Excerpted data —
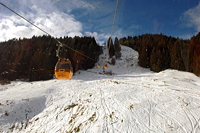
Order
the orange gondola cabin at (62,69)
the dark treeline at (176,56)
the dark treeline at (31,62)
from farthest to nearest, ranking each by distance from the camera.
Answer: the dark treeline at (31,62) → the dark treeline at (176,56) → the orange gondola cabin at (62,69)

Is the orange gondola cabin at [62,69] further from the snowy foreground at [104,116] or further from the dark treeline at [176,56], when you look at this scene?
Result: the dark treeline at [176,56]

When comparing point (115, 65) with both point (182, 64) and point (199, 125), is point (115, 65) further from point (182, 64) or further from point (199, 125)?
point (199, 125)

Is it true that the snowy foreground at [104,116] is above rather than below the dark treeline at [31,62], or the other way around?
below

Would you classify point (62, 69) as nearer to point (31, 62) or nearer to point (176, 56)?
point (176, 56)

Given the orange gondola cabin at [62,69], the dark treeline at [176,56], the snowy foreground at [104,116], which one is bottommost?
the snowy foreground at [104,116]

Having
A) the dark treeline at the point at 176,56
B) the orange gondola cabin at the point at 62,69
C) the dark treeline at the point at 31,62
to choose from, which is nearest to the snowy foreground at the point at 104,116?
the orange gondola cabin at the point at 62,69

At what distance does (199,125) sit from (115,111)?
167 inches

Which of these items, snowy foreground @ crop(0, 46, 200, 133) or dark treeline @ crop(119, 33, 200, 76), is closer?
snowy foreground @ crop(0, 46, 200, 133)

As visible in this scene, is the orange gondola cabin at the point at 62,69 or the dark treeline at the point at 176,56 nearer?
the orange gondola cabin at the point at 62,69

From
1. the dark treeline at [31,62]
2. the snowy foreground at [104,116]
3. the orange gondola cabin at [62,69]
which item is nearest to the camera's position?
the snowy foreground at [104,116]

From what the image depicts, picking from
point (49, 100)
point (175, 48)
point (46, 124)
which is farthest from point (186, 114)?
point (175, 48)

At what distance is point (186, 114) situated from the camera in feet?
19.0

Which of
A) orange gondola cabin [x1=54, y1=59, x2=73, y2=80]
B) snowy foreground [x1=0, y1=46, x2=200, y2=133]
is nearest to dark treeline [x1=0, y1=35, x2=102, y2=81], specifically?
snowy foreground [x1=0, y1=46, x2=200, y2=133]

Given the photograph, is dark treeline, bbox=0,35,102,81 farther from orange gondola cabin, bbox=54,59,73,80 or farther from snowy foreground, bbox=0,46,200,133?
orange gondola cabin, bbox=54,59,73,80
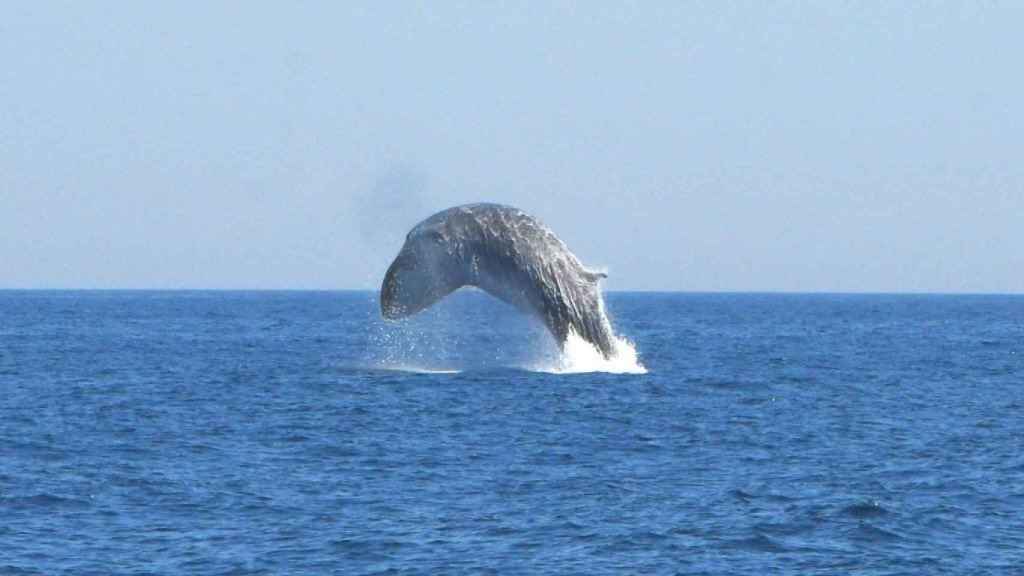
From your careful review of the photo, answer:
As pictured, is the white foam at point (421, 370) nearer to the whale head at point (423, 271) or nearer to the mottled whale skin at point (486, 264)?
the mottled whale skin at point (486, 264)

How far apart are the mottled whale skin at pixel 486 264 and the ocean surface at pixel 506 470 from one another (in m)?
3.58

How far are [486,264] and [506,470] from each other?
7909 millimetres

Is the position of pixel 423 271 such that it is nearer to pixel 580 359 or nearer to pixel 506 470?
pixel 506 470

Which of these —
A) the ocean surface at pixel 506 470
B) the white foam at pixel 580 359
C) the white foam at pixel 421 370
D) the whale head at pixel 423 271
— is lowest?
the ocean surface at pixel 506 470

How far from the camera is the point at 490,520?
2778 centimetres

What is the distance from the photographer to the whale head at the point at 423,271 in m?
39.2

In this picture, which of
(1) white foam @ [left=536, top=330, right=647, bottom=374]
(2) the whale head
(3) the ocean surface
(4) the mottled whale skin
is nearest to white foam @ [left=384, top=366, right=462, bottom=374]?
(3) the ocean surface

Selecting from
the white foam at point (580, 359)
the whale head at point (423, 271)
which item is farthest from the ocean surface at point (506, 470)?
the whale head at point (423, 271)

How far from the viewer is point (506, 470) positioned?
3334 centimetres

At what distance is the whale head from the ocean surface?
372cm

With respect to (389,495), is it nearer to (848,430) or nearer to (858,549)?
(858,549)

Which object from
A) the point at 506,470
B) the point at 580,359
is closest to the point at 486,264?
the point at 506,470

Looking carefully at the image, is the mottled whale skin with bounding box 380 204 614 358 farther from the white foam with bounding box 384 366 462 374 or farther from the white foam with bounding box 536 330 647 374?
the white foam with bounding box 384 366 462 374

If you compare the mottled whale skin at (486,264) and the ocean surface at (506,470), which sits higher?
the mottled whale skin at (486,264)
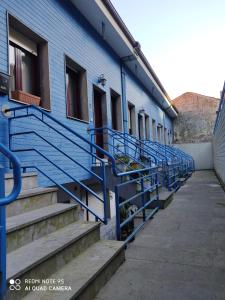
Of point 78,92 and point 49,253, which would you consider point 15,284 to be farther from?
point 78,92

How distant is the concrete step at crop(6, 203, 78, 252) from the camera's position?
2.19 metres

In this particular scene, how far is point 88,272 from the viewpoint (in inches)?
87.8

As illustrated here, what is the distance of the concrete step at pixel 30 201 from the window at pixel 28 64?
5.29 feet

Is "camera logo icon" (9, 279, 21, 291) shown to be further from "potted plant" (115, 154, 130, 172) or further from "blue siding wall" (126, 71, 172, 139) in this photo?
"blue siding wall" (126, 71, 172, 139)

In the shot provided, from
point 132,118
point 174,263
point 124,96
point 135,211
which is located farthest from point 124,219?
point 132,118

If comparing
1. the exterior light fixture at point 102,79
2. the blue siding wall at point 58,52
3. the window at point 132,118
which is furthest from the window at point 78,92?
the window at point 132,118

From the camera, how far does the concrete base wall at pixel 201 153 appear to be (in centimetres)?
2191

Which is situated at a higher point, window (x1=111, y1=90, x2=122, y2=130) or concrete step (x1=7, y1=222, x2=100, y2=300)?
window (x1=111, y1=90, x2=122, y2=130)

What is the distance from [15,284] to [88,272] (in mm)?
648

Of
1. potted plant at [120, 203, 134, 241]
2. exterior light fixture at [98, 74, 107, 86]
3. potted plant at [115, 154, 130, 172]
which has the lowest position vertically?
potted plant at [120, 203, 134, 241]

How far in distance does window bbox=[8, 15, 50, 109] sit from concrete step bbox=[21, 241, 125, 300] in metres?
2.47

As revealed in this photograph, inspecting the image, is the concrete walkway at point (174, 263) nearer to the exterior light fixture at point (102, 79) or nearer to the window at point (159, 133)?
the exterior light fixture at point (102, 79)

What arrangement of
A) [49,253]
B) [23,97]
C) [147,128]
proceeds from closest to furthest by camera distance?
[49,253] → [23,97] → [147,128]

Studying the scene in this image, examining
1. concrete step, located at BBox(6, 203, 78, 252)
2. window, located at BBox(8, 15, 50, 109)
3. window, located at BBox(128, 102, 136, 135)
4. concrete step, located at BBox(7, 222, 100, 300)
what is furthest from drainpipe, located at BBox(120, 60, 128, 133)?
concrete step, located at BBox(7, 222, 100, 300)
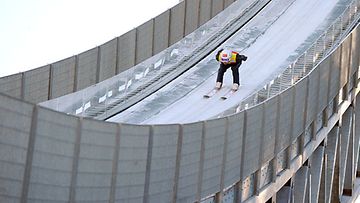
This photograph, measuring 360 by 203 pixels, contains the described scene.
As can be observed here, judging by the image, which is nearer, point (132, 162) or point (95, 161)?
point (95, 161)

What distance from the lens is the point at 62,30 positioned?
50.5 metres

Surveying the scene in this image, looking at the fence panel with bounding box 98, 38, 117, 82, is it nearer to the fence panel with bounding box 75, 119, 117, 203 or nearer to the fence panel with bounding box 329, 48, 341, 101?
the fence panel with bounding box 329, 48, 341, 101

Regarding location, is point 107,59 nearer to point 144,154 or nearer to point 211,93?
point 211,93

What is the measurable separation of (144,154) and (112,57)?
1066 cm

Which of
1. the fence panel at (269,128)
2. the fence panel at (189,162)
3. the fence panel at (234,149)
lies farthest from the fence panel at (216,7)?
the fence panel at (189,162)

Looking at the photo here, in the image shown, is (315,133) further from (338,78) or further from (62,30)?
(62,30)

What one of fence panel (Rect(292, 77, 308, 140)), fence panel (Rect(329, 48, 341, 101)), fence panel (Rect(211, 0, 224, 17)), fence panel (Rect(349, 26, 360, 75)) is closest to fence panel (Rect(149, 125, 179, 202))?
fence panel (Rect(292, 77, 308, 140))

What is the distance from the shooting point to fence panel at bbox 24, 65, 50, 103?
74.6 ft

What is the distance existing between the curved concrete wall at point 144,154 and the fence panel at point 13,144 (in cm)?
1

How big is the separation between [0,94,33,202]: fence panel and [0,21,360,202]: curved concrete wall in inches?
0.5

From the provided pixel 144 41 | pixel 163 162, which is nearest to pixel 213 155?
pixel 163 162

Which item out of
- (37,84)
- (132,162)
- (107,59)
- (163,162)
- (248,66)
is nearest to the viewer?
(132,162)

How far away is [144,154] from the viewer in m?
16.7

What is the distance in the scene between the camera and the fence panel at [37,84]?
22.7 m
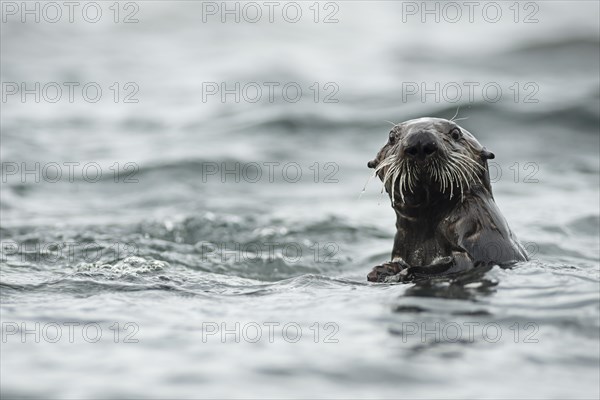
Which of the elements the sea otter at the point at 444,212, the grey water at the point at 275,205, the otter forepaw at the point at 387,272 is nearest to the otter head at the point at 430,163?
the sea otter at the point at 444,212

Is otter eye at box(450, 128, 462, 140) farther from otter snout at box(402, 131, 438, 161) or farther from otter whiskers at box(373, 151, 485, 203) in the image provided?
otter snout at box(402, 131, 438, 161)

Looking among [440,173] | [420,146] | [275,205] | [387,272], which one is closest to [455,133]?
[440,173]

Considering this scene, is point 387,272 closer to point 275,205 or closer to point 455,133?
point 455,133

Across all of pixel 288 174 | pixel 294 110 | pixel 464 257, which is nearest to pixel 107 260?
pixel 464 257

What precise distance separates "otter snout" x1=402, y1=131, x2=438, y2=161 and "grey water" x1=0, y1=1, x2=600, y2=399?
0.84 m

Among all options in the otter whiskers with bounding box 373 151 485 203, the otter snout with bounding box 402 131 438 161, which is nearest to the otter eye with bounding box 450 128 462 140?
the otter whiskers with bounding box 373 151 485 203

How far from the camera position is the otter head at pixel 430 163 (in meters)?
6.35

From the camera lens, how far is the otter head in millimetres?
6352

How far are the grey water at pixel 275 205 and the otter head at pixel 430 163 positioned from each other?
0.65 m

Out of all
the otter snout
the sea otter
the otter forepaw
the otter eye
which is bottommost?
the otter forepaw

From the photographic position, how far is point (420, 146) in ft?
20.6

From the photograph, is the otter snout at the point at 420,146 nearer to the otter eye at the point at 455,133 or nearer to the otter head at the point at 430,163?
the otter head at the point at 430,163

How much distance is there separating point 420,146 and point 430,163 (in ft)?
0.60

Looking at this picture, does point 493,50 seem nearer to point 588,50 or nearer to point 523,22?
point 588,50
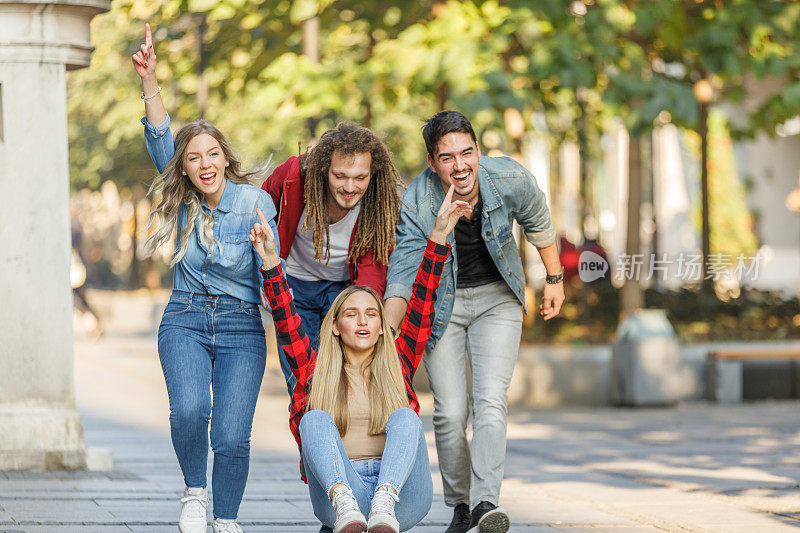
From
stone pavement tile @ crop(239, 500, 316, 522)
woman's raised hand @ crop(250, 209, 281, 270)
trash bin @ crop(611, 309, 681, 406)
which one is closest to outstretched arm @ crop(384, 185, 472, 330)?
Answer: woman's raised hand @ crop(250, 209, 281, 270)

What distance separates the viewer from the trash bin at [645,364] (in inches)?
511

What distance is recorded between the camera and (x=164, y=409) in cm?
1247

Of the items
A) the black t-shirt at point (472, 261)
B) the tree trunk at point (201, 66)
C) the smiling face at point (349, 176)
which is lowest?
the black t-shirt at point (472, 261)

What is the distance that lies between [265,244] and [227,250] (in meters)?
0.35

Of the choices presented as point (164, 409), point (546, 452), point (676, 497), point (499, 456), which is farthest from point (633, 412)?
point (499, 456)

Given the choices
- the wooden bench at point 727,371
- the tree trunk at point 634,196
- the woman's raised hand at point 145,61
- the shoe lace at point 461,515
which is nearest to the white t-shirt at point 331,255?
the woman's raised hand at point 145,61

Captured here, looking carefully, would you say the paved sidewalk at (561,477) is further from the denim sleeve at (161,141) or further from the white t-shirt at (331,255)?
the denim sleeve at (161,141)

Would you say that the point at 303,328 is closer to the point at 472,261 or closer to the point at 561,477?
the point at 472,261

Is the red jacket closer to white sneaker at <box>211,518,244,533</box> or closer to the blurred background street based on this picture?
white sneaker at <box>211,518,244,533</box>

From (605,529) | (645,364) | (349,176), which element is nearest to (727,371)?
(645,364)

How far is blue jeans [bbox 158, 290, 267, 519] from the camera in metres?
5.32

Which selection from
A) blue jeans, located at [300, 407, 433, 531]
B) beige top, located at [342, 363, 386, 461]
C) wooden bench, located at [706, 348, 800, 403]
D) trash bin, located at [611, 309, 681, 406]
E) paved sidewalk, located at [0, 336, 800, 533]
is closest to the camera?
blue jeans, located at [300, 407, 433, 531]

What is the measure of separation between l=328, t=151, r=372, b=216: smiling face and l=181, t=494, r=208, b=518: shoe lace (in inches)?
50.1

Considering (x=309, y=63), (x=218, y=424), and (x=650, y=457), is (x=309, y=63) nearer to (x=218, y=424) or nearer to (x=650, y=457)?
(x=650, y=457)
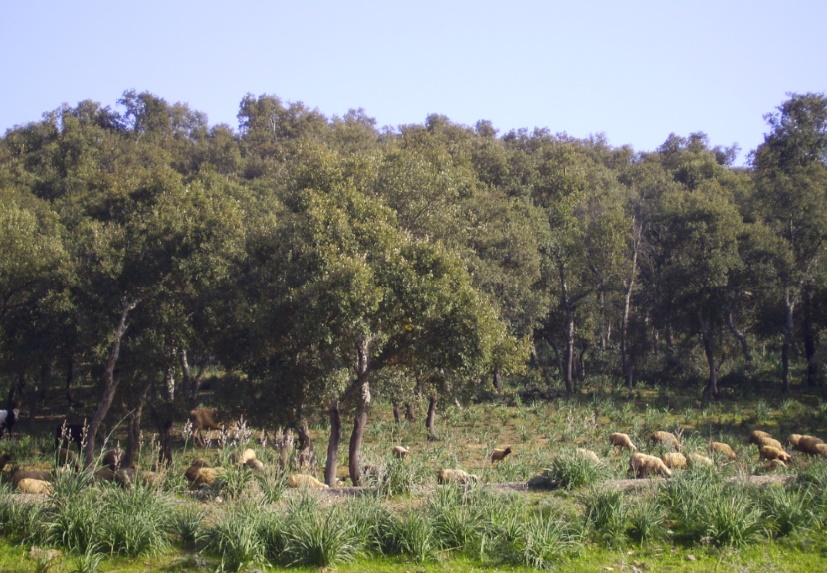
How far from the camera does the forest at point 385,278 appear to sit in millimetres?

Task brief —
Extract exactly the lines above from the line containing "What is the measure" through the last one, both ends included, but not the pictures.

Reply to the task —
What is the measure of separation between l=328, t=151, r=372, b=216: smiling face and l=181, t=494, r=208, b=518: shoe lace (in inches)?
50.1

Considering (x=309, y=63), (x=218, y=424), and (x=650, y=457), is (x=309, y=63) nearer to (x=218, y=424) or nearer to (x=650, y=457)?
(x=650, y=457)
How far from the camera does the forest at point 385,278 appear to sit in millimetres?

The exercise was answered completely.